We respect the rights of all employees, be it in the public sector or elsewhere. But who is going to champion the rights of the patients, whose public funds are utilised to pay the salaries of doctors, nurses, technicians and minor employees?

These employees certainly have a right to strike as a trade union action, but what about the innocent patients too who have the right to live. Helpless patients should not be made cats-paws to win the rights of health sector employees.

Health workers have an inalienable right to take trade union action against serious matters concerning workers’ rights, but that does not mean that a trade union or a group of workers could hold a Government or patients to ransom.

Over the years Government doctors, nurses, lab technicians and minor employees of the Ministry of Health have been resorting to trade union action on a regular basis, regardless of the deadly impact their irresponsible act would have on the lives of the helpless poor. Is this ethical? Certainly not!

Health sector employees often resort to such action even for the most trivial reason, feeling perhaps they are an influential white collar trade union. When the Government, the employer, called upon doctors to sign attendance registers, they rejected it in toto and took trade union action. Are they under an illusion that they are super public servants and could do anything and everything as the ‘spoilt child’ amongst public servants?

Doctors, nurses or any other segment of health sector employees should realise that this type of irresponsible action is not tolerated in other countries.Except for a handful of doctors with foreign qualifications, all Government doctors receive their entire education at no cost - from the kindergarten to passing out from the Medical College.

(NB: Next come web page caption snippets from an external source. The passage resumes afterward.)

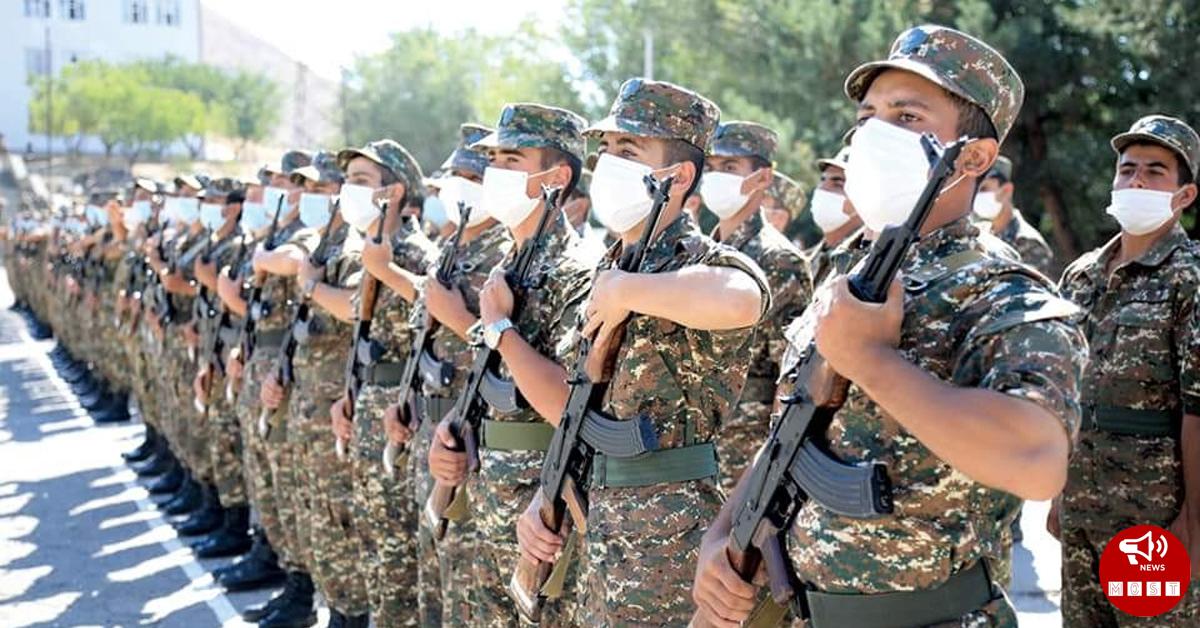 Փառք մեր Հայոց բանակին և քաջ զինվորներին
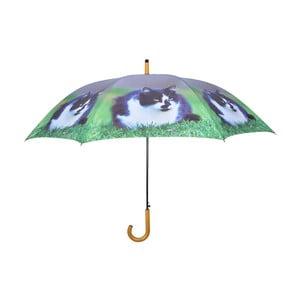 Tmavomodrý dáždnik s mačkami Esschert Design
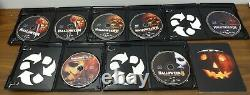 Halloween The Complete Collection 15 Blu-Ray Disc Set Scream Factory Ltd. Ed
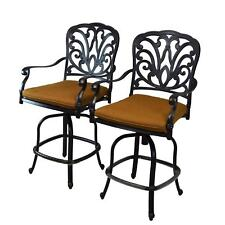 Buckingham Sunbrella Counter-height Bar Stools with Cushions (Pack of 2)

It’s the same with nurses who after receiving a free education, get intensive training at State nursing schools. In other words, most Government doctors and nurses have reached a level having utilised a staggering amount of public funds. It is the people in the provinces who have funded the education of these doctors and nurses.

A colossal sum of money is spent on free education annually and the Government has been increasing it with every passing year. In these circumstances, Government doctors and nurses have a great social responsibility to serve the people who have spent public funds for their education.

Though various attempts were made to prescribe medicines bearing trade names, many state doctors were opposed to the ‘generic name only’ decision due to reasons best known to them. We all know that the international pharmaceutical trade is one big mafia. Multinational pharmaceutical giants would go to any extent to popularise their brand names.

Some doctors, who have become slaves of certain pharmaceutical companies, enjoy immense benefits, including the maintenance of their private vehicles, apart from overseas tours.Healthcare and Nutrition Minister Nimal Siripala de Silva has spared no pains to provide a better service to patients at Government hospitals.

But most employees are under the delusion that innocent patients should be satisfied with whatever facilities they get. Whatever said and done one fact should be borne in mind - the millions of rupees spent for the Health Ministry are valuable public funds. The less affluent patients certainly deserve a better deal for their money that is invested on the health sector.